One of my uncles in the Netherlands has asked me to work on translating his testimony from Dutch to English. In it he refers to a pivotal event in his childhood. He was not quite five years when on March 18, 1943 the house he was living in was destroyed by a bomb dropped by the Allies who had been aiming for a German military target.
This incident, which occurred about one year before my mother’s birth, has been part of a story of providence carried by the family since World War II. Every one of the family members was guarded from the catastrophe.
Both of my grandparents were at home at the time, since my grandfather was dealing with an illness. Shortly after my grandmother had taken their eight month-old daughter out of her crib to sit her with “Papa” on the couch, the bomb fell on the house and pieces of debris landed in her crib. The family, including my uncle, fled the house without injury.

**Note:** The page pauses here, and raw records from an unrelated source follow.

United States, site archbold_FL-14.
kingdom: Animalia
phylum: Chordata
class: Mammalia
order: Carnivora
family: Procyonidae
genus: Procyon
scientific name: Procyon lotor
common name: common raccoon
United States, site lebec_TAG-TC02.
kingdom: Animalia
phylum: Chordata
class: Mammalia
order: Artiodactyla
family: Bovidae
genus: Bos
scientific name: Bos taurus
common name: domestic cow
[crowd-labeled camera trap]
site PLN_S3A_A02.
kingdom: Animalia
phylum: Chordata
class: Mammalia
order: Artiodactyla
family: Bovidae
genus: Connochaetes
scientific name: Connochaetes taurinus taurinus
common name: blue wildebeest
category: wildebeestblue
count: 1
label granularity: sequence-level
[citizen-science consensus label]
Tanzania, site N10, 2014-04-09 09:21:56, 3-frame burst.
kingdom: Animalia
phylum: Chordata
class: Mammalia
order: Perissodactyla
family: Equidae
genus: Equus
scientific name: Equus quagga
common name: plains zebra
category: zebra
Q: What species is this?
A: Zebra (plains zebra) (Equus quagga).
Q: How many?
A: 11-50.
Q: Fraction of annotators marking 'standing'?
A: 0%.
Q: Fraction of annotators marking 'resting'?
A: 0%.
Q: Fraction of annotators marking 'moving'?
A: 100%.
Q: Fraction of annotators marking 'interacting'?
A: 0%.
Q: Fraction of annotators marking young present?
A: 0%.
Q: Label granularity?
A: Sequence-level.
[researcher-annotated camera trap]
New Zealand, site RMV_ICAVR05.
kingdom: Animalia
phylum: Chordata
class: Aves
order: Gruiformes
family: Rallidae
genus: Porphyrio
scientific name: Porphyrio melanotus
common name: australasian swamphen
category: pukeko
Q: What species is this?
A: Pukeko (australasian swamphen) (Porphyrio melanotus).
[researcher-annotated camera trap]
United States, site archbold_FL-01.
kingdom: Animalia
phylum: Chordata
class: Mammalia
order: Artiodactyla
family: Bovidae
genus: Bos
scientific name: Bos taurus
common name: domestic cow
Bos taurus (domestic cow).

One older brother had been sent to the store with a ration coupon for cookies, but he heard a plane overhead and was afraid to go inside. That store was leveled and all inside perished.
Two other children were at school, which was untouched. Arriving home at the end of the day, they found the ruined remains of their house and were sure they had become orphans. Bystanders were able to tell them where the family had fled and they were again reunited.
Why were some spared and not others? This is a question that cannot be answered except that God does not play favourites. His purposes for the individuals who were spared was not finished yet.